Some really strange things happened in the beginning. I learned that if I ate bacon and eggs instead of grits for breakfast I didn’t get such high after breakfast readings. It was like I was being introduced to diabetes for the first time. I thought it would be hard to “forget” what my old doc said about the whole grains, but with all the good foods I was eating, I didn’t really miss them, ok, I did miss spaghetti and garlic bread a little, but I kept reminding myself about the insulin.
I don’t think anyone thinks the diagnosis of diabetes is “lucky”, but I think I was pretty lucky to get a second chance. I think I was also pretty lucky to have a false impression that I was destined to be fat. I blamed my hips and thighs on a “family curse”, so when Dr. Christie told me I could quit taking my starlix after two weeks I was ecstatic! Losing six pounds on the Doctor’s office scale was pure bonus.
I found out through the Atkins website that as a diabetic the weight loss would be slow going, but it didn’t matter, I didn’t even have a goal as far as the scale was concerned. Keeping track of my food and my blood glucose numbers was enough of a distraction to not worry about the weight. I started telling myself “get the numbers under control and the weight will follow”.
By June of 2011, just by not eating sugar and starches I managed to get taken off of my Lisinopril for high blood pressure, Starlix for T2 Diabetes, Simvastatin for elevated cholesterol, Ranitadine for GERD, had my Metformin cut in half, and she told me to only take my Glipizide if my morning reading was more than 100.

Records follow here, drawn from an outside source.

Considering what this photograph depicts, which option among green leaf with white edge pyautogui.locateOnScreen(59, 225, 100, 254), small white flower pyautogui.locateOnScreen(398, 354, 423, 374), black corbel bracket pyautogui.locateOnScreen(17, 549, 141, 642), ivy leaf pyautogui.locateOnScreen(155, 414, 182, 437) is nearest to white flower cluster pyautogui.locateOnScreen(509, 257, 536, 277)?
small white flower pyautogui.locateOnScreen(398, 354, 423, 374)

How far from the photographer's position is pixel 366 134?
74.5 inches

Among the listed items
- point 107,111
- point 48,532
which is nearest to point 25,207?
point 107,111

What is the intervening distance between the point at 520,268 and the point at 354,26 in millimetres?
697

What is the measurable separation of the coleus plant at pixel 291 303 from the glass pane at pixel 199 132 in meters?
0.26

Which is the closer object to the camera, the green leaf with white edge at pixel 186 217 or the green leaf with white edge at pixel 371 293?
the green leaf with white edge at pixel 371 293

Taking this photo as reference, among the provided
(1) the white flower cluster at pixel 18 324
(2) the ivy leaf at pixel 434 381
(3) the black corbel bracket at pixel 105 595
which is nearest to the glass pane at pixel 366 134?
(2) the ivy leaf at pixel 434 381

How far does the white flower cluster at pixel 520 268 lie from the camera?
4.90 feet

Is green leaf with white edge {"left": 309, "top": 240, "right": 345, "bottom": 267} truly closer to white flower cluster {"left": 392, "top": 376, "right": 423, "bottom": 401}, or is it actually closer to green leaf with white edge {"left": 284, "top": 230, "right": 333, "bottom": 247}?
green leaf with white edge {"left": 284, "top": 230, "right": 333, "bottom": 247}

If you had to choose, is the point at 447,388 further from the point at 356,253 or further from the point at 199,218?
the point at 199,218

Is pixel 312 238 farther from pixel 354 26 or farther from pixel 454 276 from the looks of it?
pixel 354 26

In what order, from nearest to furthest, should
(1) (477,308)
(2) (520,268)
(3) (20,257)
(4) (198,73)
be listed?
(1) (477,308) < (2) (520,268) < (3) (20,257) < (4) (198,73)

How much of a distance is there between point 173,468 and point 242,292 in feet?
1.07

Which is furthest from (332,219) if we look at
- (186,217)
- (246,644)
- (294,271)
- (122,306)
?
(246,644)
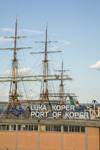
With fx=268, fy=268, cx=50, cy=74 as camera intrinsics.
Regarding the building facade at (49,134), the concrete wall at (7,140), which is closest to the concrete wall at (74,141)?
the building facade at (49,134)

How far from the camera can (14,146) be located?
59.9 metres

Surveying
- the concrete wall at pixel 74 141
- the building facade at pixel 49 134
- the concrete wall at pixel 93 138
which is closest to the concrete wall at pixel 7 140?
the building facade at pixel 49 134

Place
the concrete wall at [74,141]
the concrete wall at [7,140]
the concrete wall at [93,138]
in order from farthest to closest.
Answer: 1. the concrete wall at [7,140]
2. the concrete wall at [74,141]
3. the concrete wall at [93,138]

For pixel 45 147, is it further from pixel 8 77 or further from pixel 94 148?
pixel 8 77

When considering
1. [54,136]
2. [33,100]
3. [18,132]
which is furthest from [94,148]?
[33,100]

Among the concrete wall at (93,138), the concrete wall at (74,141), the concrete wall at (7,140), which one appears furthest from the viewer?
the concrete wall at (7,140)

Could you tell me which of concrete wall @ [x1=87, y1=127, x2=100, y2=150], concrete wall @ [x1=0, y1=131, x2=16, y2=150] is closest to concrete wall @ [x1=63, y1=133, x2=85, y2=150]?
concrete wall @ [x1=87, y1=127, x2=100, y2=150]

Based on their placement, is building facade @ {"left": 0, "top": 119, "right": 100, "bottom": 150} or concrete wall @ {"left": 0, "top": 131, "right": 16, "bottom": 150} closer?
building facade @ {"left": 0, "top": 119, "right": 100, "bottom": 150}

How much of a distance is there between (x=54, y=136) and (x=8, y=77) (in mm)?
31482

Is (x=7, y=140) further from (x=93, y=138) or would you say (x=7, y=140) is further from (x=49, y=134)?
(x=93, y=138)

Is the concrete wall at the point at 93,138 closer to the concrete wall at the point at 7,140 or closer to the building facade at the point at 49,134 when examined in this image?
the building facade at the point at 49,134

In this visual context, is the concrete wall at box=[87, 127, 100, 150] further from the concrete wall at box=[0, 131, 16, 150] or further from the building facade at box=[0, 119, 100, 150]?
the concrete wall at box=[0, 131, 16, 150]

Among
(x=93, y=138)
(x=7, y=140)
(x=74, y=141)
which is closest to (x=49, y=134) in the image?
(x=74, y=141)

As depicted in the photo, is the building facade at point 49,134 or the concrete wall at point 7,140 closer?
the building facade at point 49,134
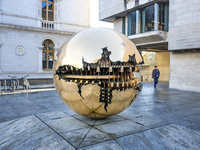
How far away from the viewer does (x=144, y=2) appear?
49.6 ft

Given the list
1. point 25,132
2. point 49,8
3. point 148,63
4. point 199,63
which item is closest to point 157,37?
point 199,63

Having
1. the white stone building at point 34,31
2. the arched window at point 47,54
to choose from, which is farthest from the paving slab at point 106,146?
the arched window at point 47,54

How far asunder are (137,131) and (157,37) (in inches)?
491

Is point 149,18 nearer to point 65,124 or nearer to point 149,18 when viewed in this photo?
point 149,18

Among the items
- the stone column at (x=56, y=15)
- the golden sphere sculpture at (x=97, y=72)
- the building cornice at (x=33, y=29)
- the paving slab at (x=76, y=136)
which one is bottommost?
the paving slab at (x=76, y=136)

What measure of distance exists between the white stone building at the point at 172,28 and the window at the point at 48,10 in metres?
6.01

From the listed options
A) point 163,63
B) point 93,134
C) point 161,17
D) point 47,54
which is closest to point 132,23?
point 161,17

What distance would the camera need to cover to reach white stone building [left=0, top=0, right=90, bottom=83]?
1619 cm

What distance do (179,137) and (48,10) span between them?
62.2ft

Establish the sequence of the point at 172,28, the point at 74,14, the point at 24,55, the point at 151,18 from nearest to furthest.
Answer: the point at 172,28
the point at 151,18
the point at 24,55
the point at 74,14

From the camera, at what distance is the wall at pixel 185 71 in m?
12.3

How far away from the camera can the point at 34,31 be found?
1756 centimetres

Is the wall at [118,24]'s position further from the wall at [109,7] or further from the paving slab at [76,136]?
the paving slab at [76,136]

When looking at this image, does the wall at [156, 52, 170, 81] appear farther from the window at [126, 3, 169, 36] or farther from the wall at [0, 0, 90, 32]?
the wall at [0, 0, 90, 32]
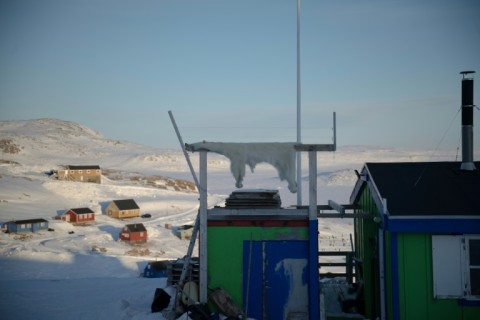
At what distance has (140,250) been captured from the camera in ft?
124

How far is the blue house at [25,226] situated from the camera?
1667 inches

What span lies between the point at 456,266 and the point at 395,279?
1.26 m

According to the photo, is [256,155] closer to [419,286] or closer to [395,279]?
[395,279]

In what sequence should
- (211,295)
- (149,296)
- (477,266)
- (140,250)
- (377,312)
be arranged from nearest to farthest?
(477,266) → (211,295) → (377,312) → (149,296) → (140,250)

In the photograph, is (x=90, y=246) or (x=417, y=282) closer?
(x=417, y=282)

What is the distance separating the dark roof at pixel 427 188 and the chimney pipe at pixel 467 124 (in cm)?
26

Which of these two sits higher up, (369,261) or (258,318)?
(369,261)

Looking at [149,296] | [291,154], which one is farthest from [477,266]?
[149,296]

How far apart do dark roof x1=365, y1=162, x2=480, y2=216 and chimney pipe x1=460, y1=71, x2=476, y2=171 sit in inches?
10.2

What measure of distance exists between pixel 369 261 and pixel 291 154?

Keeping track of food and numbers can be hard but learning how each food affects your body is priceless information. I’ve learned that there are certain foods I will avoid for the rest of my life. I’ve learned that my life is more precious than any food. I’ve hurt feelings along the way by declining home made goodies or food gifts, but the feelings usually mend when I explain why even one bite or one taste could put me back on the blood sugar roller coaster. I never imagined my leap of faith would set me to path on a quest for knowledge, but I’m thankful it did. I’m also thankful for the kind lady at Atkins who told me early in my journey “Take what you need and leave the rest”.
There is a lot of info out there, it helps to remember that we are all as different as our fingerprints. One size does not fit all, for some, there are no “safe starches”. My best advice to anyone wanting to take a leap of faith and maybe get hold of the reins of life is to take it one bite at a time, be patient, and stay firm in your decision to improve your health, don’t worry about the scale, the weight will follow.